Snowball roll out approach in education on PEN 1 and 2 protocols for PHC teams in the Republic of Moldova

Natalia Zarbailov, Maria Muntean, Salaru Virginia, Angela Anisei, Zinaida Alexa, Diana Chiosa, Tudor Vasiliev, Ala Curteanu, Helen Prytherch, Manfred Zahorka, Tatiana Zatic, Ghenadie Curocichin

Keywords: primary health care teams, non-communicable diseases, essential interventions, education


The Republic of Moldova is known in the European region with a high prevalence and mortality caused by non-communicable diseases. The WHO package of essential non-communicable disease interventions for primary health care (PEN) is recommended for LMIC. After the feasibility study and adjustment for national PHC capacity it was approved for countrywide implementation by the Ministry of Health. PEN training of primary care teams to integrate the PEN 1 and 2 protocols in practice was taken over by the Swiss TPH with the Swiss Development and Cooperation Agency support. Training facilitation was insured by Healthy Life Project.


There are 1249 primary health care (PHC) facilities, including family doctors' centers, medical centers, family doctor’s offices, and health centers, around the country, mainly located in rural areas. Around 4 thousand family doctors and PHC nurses are employed in the primary health care sector and had to be trained for NCDs care. WHO experts trained seven national trainers only. That’s why to achieve 50% coverage of PHC teams with training; the process was conducted in a snowball roll out manner.

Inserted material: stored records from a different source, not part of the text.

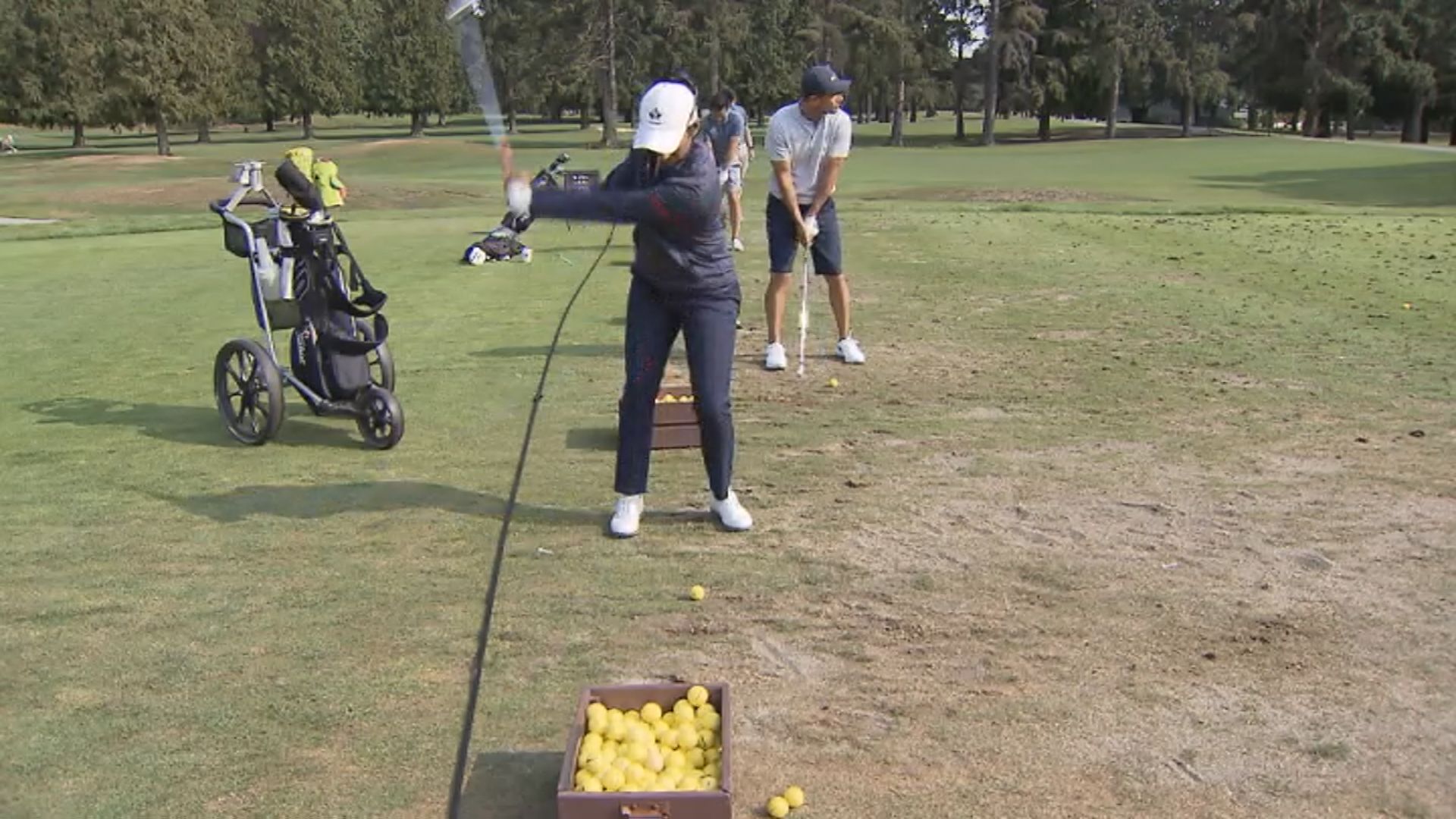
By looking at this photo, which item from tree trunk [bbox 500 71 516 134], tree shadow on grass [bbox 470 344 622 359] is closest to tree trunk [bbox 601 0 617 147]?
tree trunk [bbox 500 71 516 134]

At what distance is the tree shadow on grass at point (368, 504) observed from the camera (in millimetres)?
6277

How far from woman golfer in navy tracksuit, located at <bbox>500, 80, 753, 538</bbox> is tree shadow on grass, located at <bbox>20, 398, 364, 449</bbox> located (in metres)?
2.78

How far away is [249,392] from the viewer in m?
7.73

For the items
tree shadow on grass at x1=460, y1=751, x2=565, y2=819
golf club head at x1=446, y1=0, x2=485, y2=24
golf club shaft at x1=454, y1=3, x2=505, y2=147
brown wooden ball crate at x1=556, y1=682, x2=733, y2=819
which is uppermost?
golf club head at x1=446, y1=0, x2=485, y2=24

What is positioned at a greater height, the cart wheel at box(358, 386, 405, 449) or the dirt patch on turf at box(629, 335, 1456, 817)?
the cart wheel at box(358, 386, 405, 449)

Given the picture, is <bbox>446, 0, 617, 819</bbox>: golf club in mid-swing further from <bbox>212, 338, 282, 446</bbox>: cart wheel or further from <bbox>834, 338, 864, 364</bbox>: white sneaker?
<bbox>834, 338, 864, 364</bbox>: white sneaker

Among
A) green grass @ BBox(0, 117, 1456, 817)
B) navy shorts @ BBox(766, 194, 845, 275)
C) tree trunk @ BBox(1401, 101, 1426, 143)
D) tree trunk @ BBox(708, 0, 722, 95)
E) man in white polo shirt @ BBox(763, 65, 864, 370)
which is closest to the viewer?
green grass @ BBox(0, 117, 1456, 817)

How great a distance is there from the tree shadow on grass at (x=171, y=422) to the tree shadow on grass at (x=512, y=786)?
426 centimetres

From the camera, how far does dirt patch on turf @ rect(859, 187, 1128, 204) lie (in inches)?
1188

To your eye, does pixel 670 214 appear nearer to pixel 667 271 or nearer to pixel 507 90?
pixel 667 271

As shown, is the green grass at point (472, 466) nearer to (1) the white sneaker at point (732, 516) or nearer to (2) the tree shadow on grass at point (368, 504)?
(2) the tree shadow on grass at point (368, 504)

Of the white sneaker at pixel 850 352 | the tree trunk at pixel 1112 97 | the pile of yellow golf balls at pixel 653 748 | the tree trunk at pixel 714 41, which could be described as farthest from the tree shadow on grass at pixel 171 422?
the tree trunk at pixel 1112 97

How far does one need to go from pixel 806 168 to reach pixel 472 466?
3.55 meters

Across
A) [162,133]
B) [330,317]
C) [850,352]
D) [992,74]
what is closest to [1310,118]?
[992,74]
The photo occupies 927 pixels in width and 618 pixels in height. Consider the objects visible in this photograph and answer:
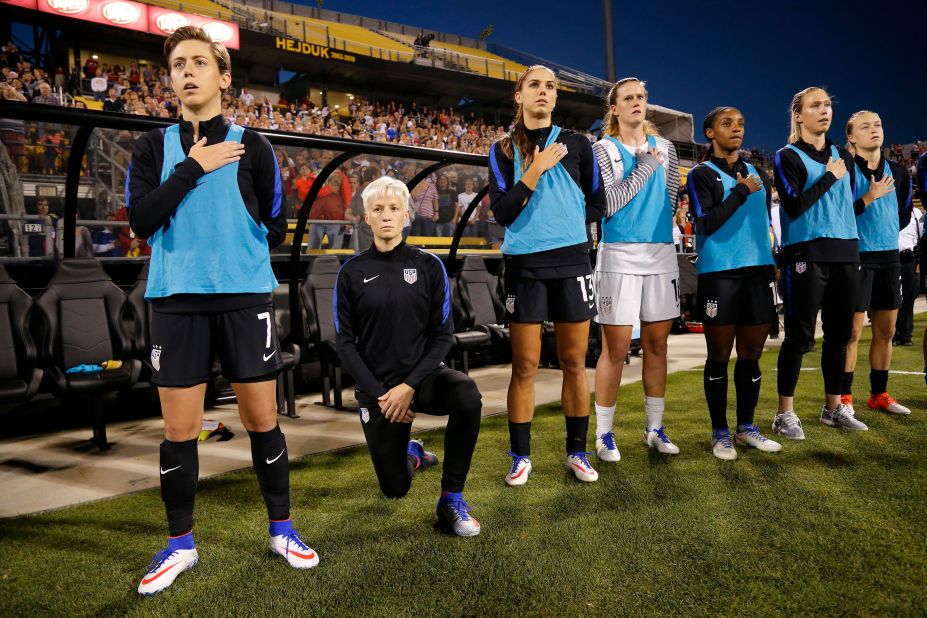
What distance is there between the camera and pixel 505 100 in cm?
2628

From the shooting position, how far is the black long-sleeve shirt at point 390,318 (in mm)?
2576

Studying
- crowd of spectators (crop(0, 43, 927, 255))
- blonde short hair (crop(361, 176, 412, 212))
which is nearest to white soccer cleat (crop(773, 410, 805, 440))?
blonde short hair (crop(361, 176, 412, 212))

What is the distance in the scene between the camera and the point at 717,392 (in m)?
3.38

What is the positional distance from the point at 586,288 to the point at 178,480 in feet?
6.22

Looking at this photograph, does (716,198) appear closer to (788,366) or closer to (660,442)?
(788,366)

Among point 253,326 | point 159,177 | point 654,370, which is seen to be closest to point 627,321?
point 654,370

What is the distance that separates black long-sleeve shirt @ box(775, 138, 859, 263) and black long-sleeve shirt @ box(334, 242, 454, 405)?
2.12m

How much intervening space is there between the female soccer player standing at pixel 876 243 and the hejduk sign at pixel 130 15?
55.4 ft

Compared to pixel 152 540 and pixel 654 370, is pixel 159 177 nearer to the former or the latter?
pixel 152 540

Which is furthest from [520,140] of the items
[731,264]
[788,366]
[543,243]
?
[788,366]

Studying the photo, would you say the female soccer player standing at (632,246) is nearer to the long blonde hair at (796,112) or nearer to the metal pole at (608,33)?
the long blonde hair at (796,112)

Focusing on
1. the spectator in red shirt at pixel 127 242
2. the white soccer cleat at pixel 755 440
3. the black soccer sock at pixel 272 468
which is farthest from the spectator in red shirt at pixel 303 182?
the white soccer cleat at pixel 755 440

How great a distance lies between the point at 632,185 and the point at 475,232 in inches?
156

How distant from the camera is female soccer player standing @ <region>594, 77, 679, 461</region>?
3.22 metres
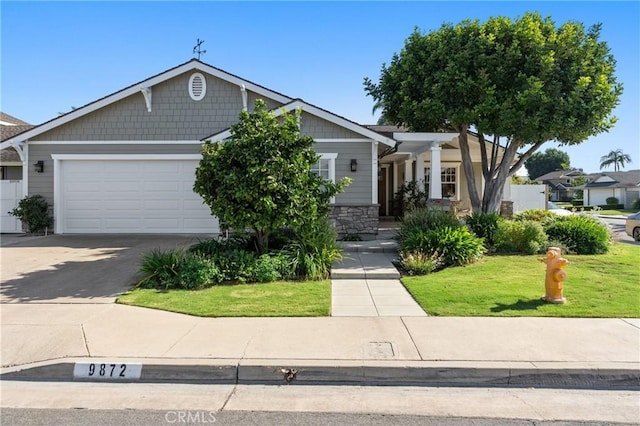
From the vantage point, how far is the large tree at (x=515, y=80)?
1234 cm

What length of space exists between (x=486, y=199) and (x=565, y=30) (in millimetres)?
5857

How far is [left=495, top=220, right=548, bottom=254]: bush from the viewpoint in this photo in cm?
1067

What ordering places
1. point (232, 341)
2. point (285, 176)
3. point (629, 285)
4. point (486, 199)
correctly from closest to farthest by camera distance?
point (232, 341), point (629, 285), point (285, 176), point (486, 199)

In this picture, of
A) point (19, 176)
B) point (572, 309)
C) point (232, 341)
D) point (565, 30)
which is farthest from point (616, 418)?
point (19, 176)

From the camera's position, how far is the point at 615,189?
2047 inches

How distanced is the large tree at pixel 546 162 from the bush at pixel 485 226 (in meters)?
94.4

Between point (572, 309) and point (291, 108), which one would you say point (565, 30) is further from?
point (572, 309)

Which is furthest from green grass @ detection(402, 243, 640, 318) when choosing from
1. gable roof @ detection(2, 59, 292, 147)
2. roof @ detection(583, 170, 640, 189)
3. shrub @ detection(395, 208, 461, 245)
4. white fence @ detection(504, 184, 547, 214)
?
roof @ detection(583, 170, 640, 189)

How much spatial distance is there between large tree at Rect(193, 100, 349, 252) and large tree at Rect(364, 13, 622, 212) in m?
6.27

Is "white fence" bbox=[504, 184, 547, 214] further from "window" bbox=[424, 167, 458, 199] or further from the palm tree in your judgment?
the palm tree

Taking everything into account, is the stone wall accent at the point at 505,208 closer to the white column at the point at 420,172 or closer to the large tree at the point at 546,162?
the white column at the point at 420,172

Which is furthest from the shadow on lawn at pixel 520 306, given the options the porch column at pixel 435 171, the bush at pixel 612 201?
the bush at pixel 612 201

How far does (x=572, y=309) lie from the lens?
641 cm

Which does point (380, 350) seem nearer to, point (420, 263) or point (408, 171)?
point (420, 263)
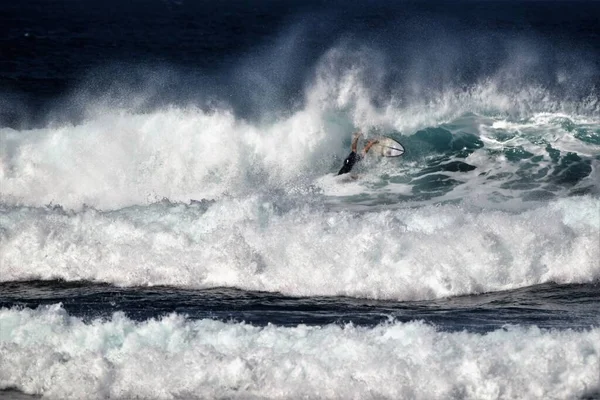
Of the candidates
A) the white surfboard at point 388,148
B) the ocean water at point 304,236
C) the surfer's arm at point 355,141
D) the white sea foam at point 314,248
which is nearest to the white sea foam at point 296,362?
the ocean water at point 304,236

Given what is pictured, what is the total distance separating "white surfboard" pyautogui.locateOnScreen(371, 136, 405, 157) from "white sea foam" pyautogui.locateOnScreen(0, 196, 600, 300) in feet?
13.3

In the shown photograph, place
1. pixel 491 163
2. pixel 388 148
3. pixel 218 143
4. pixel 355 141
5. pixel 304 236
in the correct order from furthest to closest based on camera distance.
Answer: pixel 218 143 → pixel 355 141 → pixel 388 148 → pixel 491 163 → pixel 304 236

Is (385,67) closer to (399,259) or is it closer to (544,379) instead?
(399,259)

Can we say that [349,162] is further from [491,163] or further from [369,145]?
[491,163]

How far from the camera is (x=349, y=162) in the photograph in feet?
64.2

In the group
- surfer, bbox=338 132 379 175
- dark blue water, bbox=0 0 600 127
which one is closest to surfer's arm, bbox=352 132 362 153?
surfer, bbox=338 132 379 175

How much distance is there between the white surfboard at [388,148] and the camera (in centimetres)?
1977

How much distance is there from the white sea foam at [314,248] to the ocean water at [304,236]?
1.3 inches

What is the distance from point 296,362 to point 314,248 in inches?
169

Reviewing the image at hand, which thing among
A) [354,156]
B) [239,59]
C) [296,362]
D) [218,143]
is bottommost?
[296,362]

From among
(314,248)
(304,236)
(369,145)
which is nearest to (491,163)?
(369,145)

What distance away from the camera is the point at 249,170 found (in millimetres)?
20438

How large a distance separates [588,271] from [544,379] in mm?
4561

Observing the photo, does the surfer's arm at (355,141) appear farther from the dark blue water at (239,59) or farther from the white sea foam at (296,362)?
the white sea foam at (296,362)
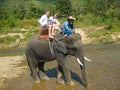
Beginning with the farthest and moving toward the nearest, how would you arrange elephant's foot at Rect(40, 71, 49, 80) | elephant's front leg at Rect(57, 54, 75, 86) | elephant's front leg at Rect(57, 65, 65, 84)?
elephant's foot at Rect(40, 71, 49, 80)
elephant's front leg at Rect(57, 65, 65, 84)
elephant's front leg at Rect(57, 54, 75, 86)

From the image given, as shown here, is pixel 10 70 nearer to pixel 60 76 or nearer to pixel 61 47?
pixel 60 76

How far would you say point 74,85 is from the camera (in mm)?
13773

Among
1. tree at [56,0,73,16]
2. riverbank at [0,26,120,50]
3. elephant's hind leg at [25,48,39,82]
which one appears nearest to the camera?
elephant's hind leg at [25,48,39,82]

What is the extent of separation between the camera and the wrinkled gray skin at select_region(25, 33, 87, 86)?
526 inches

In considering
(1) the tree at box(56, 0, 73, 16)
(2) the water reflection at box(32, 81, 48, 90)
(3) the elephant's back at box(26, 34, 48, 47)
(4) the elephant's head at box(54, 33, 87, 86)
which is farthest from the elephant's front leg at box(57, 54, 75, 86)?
(1) the tree at box(56, 0, 73, 16)

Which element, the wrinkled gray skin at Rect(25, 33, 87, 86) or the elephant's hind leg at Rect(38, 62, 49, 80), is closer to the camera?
the wrinkled gray skin at Rect(25, 33, 87, 86)

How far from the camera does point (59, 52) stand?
45.8 ft

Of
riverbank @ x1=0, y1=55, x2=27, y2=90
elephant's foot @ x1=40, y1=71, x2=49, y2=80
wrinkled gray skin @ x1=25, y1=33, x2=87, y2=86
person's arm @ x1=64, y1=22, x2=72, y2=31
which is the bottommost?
riverbank @ x1=0, y1=55, x2=27, y2=90

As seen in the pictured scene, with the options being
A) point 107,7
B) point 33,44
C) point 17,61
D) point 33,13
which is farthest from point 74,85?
point 33,13

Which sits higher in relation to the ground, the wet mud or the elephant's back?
the elephant's back

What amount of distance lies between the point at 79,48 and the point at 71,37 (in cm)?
56

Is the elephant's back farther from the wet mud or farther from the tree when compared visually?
the tree

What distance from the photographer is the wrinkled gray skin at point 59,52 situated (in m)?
13.4

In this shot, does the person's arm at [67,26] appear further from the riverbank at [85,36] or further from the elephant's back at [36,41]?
the riverbank at [85,36]
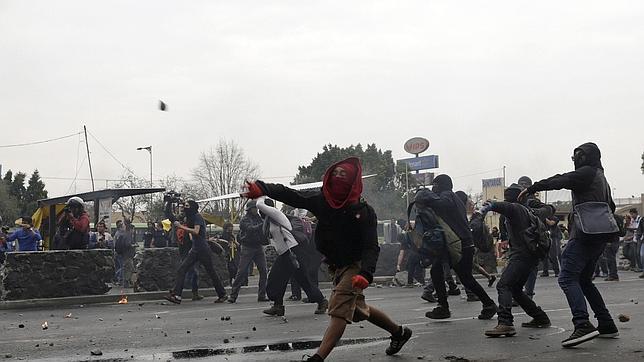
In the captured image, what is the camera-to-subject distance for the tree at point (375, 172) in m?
60.2

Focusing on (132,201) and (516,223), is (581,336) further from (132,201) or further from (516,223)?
(132,201)

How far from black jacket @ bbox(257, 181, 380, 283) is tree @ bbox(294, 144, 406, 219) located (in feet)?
173

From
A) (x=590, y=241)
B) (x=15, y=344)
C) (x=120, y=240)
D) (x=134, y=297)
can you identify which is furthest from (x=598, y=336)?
(x=120, y=240)

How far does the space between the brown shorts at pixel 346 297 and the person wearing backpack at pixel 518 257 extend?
1849 millimetres

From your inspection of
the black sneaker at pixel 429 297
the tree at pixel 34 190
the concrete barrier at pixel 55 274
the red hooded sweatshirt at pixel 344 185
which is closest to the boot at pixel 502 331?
the red hooded sweatshirt at pixel 344 185

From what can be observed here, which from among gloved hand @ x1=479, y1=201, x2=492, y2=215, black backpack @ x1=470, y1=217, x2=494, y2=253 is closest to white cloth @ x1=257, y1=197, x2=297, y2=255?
black backpack @ x1=470, y1=217, x2=494, y2=253

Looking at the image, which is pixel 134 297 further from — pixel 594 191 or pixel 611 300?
pixel 594 191

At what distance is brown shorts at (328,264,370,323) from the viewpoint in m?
6.43

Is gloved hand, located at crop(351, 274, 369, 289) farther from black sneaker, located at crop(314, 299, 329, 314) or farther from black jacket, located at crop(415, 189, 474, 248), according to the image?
black sneaker, located at crop(314, 299, 329, 314)

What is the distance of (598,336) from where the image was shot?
7.60 m

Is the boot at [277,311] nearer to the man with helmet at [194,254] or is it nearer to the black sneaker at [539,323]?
the man with helmet at [194,254]

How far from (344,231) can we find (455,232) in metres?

The trainings lasted 13 months since March 2019 and are to be finished in 2023, having been suspended for the duration of pandemic. 98 PHC professionals (52 FDs and 36 nurses) have been trained as PEN trainers. They conducted one-week training for 252 FDs and 457 PHC nurses in the first stage (2019-2020) and for 263 FDs and 571 PHC nurses in the second stage (2022-2023). In addition, 207 Health Center Managers and 151 primary care senior assistants were informed about the importance of the PEN implementation by National PEN trainers.


The involvement of the target groups’ representatives as PEN trainers contributes to capacity building at the local level, stresses the tasks shifting and provides trustful education activities.

Points for discussion:

Snowball approach in rollout process allows speeding up the training activities.

PHC teams’ involvement in education process stressed equal importance and allows a better understanding of individual professional roles as well provides trustful education environment.